**Selected text**
□ □ □ □ □ □ □
In August 1999, India released the Draft Report of its National Security Advisory Board on India’s Nuclear Doctrine. It provides that India will develop and maintain a triad of air, land and sea nuclear forces, but would not be the first to initiate a nuclear strike. Pakistan will no doubt also build up its nuclear weapons arsenal, but it does not have a no-first-use policy.

Perhaps the most dangerous developments in regard to nuclear weapons are the U.S. plans for theatre and national missile defense. China and Russia oppose the U.S. plans and sponsored Resolution 54/54A in the General Assembly last fall, which called for full and strict compliance with the 1972 Anti–Ballistic Missile Treaty (ABM Treaty). Russia has repeatedly warned that any undermining of that Treaty could lead to the collapse of the entire system of international arms control agreements.

Russia’s Ratification of START II

One welcome positive step towards nuclear disarmament was the Duma’s long delayed ratification of the 1993 START II Treaty on April 14, 2000. That Treaty provided that the U.S and Russia would eliminate all land-based multiple warhead strategic missiles and reduce the numbers of their deployed strategic weapons to 3000 or 3500 each by January 1, 2003. The expected early ratification of the Treaty by the upper house of Russia’s Parliament will open the way for the commencement of the START III negotiations. Russia and the U.S. agreed at a summit meeting in Helsinki in March 1997 that START III would establish a ceiling of 2000-2500 strategic nuclear weapons by December 31, 2007.
□ □ □ □ □ □ □
**Dataset records**
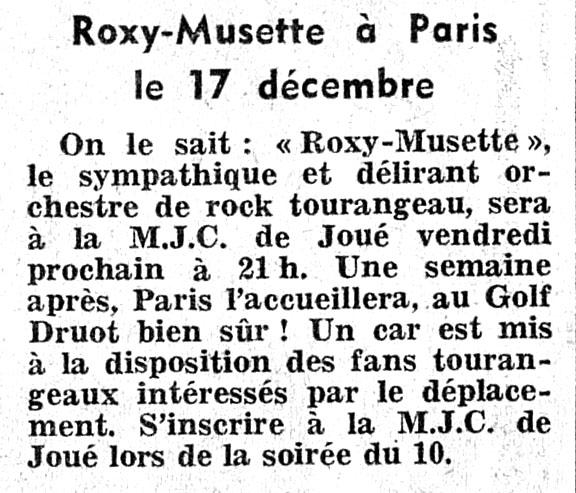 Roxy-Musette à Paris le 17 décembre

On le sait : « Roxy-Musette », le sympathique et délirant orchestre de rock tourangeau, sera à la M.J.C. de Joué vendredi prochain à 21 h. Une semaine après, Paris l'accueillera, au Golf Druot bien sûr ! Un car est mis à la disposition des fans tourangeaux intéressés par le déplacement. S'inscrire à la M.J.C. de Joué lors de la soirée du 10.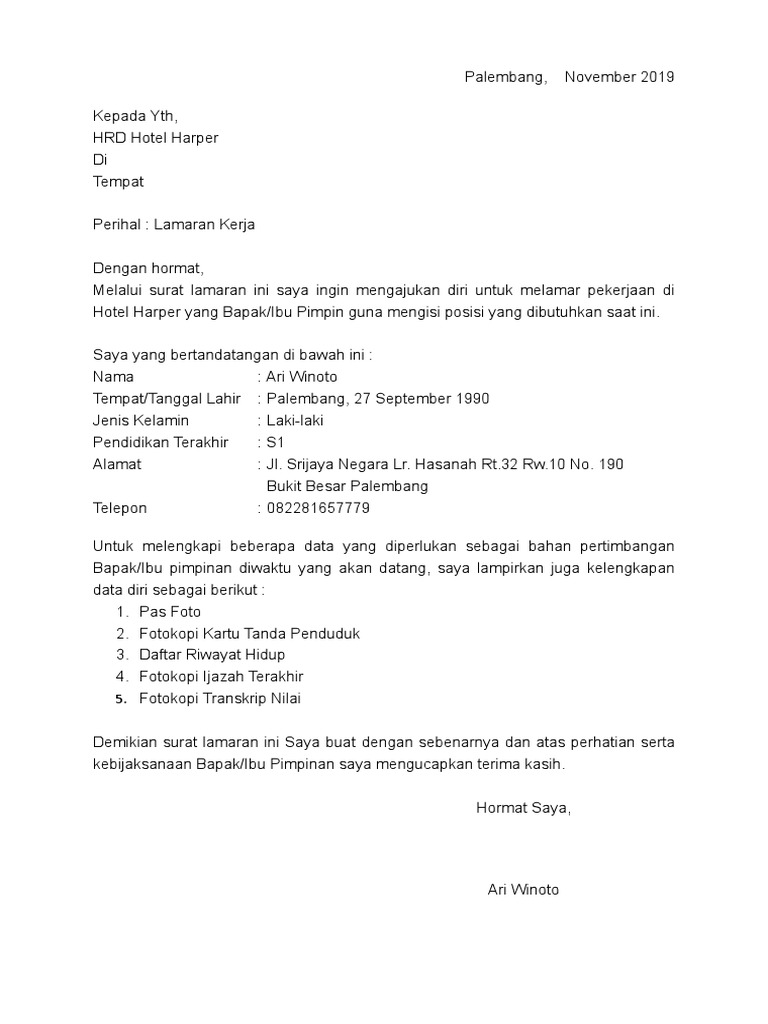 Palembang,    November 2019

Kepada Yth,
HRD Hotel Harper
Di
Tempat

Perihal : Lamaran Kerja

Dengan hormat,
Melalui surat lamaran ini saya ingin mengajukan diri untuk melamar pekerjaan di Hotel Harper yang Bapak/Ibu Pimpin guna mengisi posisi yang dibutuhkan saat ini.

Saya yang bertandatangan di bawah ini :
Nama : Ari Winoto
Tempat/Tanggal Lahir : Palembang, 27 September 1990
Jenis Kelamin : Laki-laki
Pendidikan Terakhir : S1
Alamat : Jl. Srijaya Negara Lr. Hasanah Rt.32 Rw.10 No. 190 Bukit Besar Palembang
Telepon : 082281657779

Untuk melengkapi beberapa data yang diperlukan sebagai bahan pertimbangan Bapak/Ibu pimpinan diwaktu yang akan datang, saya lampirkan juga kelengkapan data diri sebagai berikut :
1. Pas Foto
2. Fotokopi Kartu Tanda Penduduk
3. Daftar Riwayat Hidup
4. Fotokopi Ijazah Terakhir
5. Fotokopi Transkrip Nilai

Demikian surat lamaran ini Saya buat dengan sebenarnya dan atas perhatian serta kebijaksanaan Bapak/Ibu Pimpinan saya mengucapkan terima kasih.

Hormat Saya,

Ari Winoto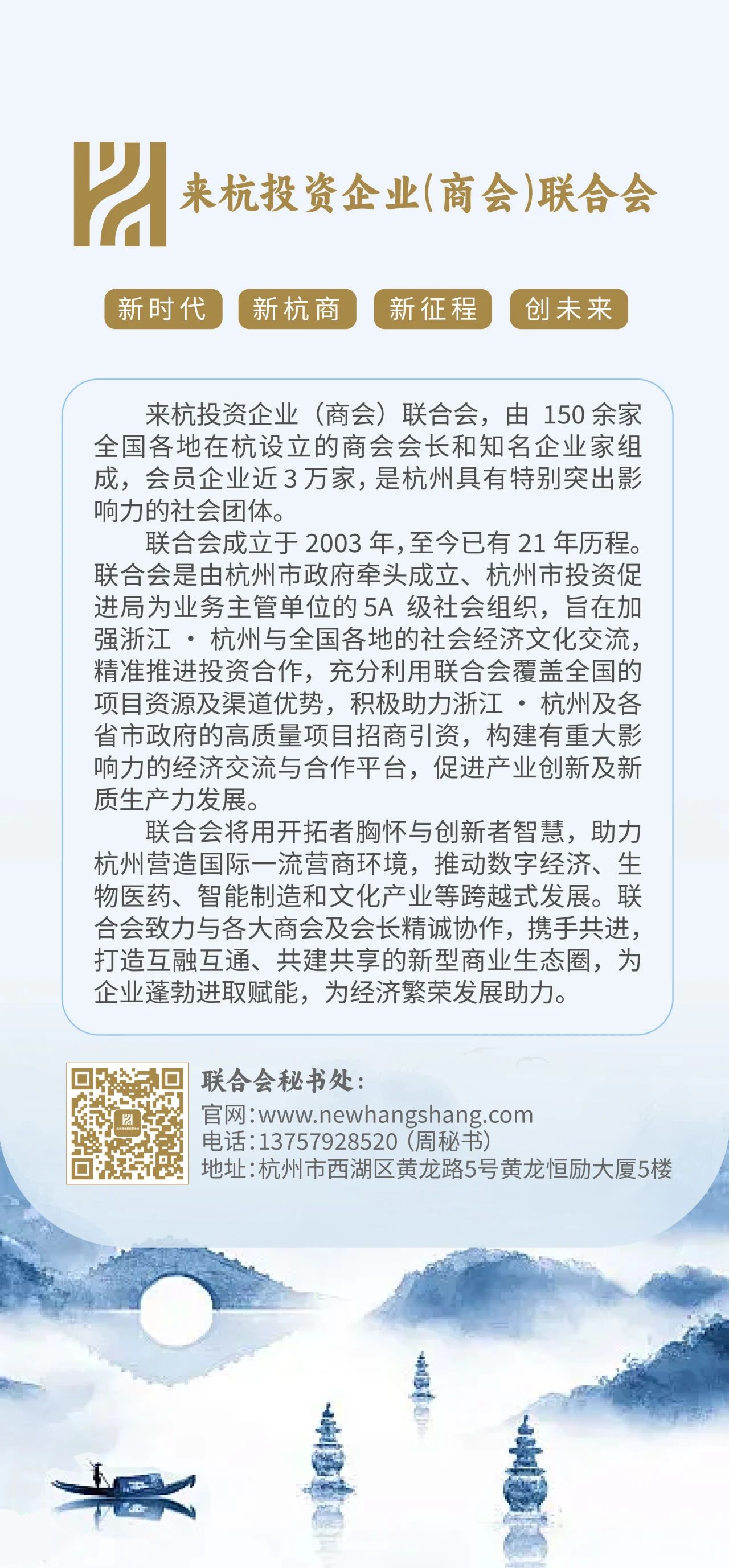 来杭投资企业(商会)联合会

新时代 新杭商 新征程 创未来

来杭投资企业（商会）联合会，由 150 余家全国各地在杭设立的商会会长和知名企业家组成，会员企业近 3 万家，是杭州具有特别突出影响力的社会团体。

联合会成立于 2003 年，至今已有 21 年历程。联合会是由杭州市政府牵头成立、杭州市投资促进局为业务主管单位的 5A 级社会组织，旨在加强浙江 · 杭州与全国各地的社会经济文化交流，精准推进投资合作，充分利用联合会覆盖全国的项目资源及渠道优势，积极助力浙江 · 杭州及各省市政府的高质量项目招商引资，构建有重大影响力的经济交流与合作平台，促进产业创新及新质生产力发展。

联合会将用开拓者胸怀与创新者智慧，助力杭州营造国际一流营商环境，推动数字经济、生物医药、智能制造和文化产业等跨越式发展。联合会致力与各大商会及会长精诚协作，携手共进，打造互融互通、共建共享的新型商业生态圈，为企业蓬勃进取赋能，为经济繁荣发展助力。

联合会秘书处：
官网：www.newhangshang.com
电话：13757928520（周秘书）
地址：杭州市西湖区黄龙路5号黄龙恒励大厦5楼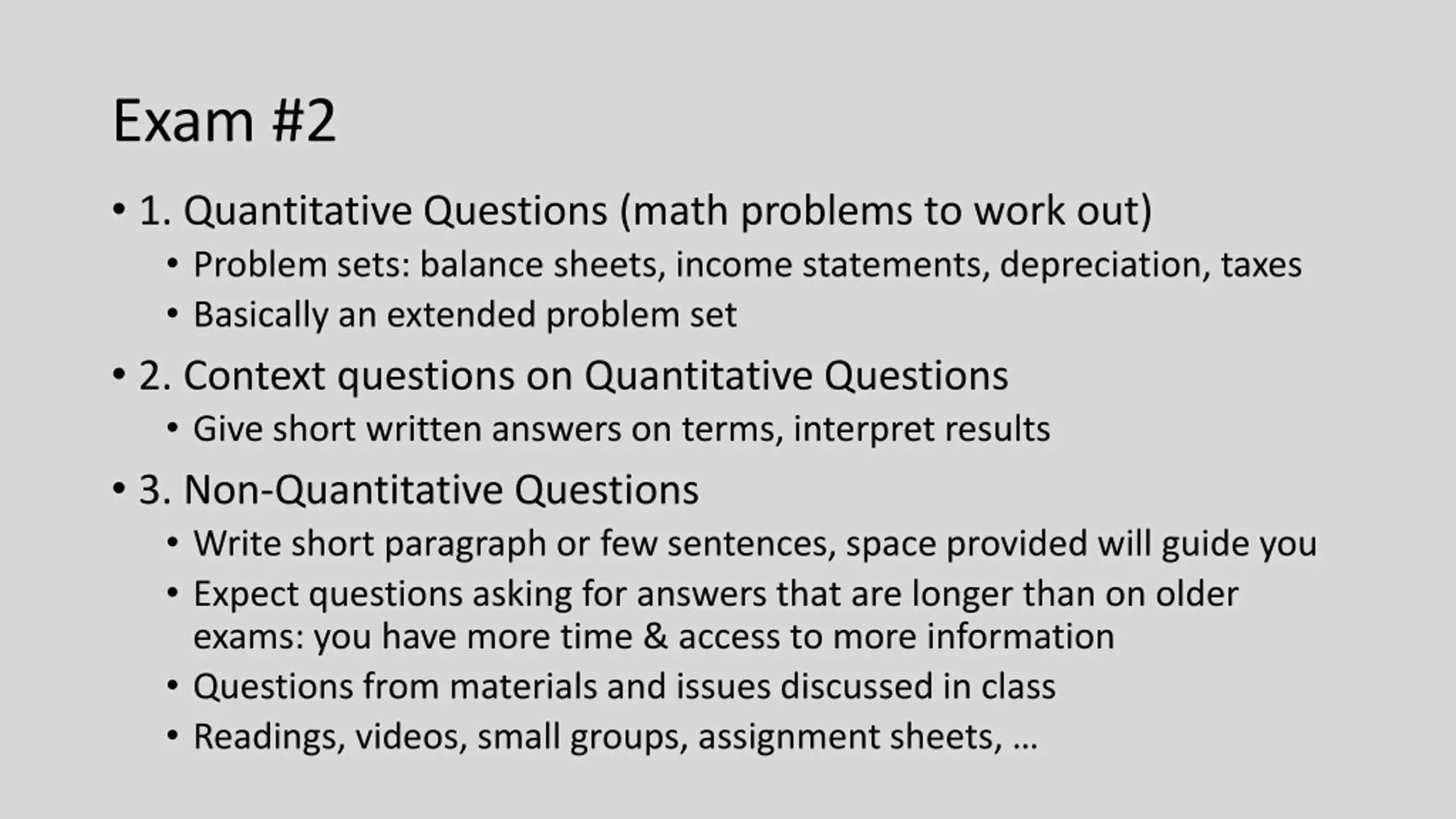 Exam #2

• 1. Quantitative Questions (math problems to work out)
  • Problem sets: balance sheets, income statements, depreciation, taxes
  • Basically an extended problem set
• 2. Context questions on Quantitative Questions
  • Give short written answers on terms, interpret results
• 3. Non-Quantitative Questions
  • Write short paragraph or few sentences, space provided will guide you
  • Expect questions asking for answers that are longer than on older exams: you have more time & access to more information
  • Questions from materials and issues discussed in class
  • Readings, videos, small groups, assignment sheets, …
□ □ □ □ □ □ □
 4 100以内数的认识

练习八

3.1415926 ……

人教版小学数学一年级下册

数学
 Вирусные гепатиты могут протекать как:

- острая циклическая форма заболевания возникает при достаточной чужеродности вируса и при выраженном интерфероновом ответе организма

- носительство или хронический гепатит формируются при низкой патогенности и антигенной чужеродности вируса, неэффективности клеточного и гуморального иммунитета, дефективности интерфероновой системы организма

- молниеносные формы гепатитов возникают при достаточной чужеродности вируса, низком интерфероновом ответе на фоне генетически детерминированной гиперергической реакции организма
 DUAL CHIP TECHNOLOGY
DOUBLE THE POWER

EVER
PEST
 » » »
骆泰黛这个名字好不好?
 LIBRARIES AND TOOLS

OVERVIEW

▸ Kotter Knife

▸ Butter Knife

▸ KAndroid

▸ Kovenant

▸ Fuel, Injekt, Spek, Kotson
□ □ □ □ □ □ □
**Exercise set**
A: Can you recast the paragraph of the nuclear disarmament text beginning "In August 1999, India released" as a short bulleted list that keeps its main facts?
B: Edit the nuclear disarmament text: give again the part that opens with the words containing "Russia’s Ratification of" and closes with "December 31, 2007.", replacing "long delayed" with "long-awaited".
The items are separate from the text on nuclear disarmament.

**Solved tasks**
A:
- August 1999: India released the Draft Report of its National Security Advisory Board on India’s Nuclear Doctrine.
- The report provides that India will develop and maintain a triad of air, land and sea nuclear forces.
- India would not be the first to initiate a nuclear strike.
- Pakistan will also build up its nuclear weapons arsenal but has no no-first-use policy.

B:
Russia’s Ratification of START II

One welcome positive step towards nuclear disarmament was the Duma’s long-awaited ratification of the 1993 START II Treaty on April 14, 2000. That Treaty provided that the U.S and Russia would eliminate all land-based multiple warhead strategic missiles and reduce the numbers of their deployed strategic weapons to 3000 or 3500 each by January 1, 2003. The expected early ratification of the Treaty by the upper house of Russia’s Parliament will open the way for the commencement of the START III negotiations. Russia and the U.S. agreed at a summit meeting in Helsinki in March 1997 that START III would establish a ceiling of 2000-2500 strategic nuclear weapons by December 31, 2007.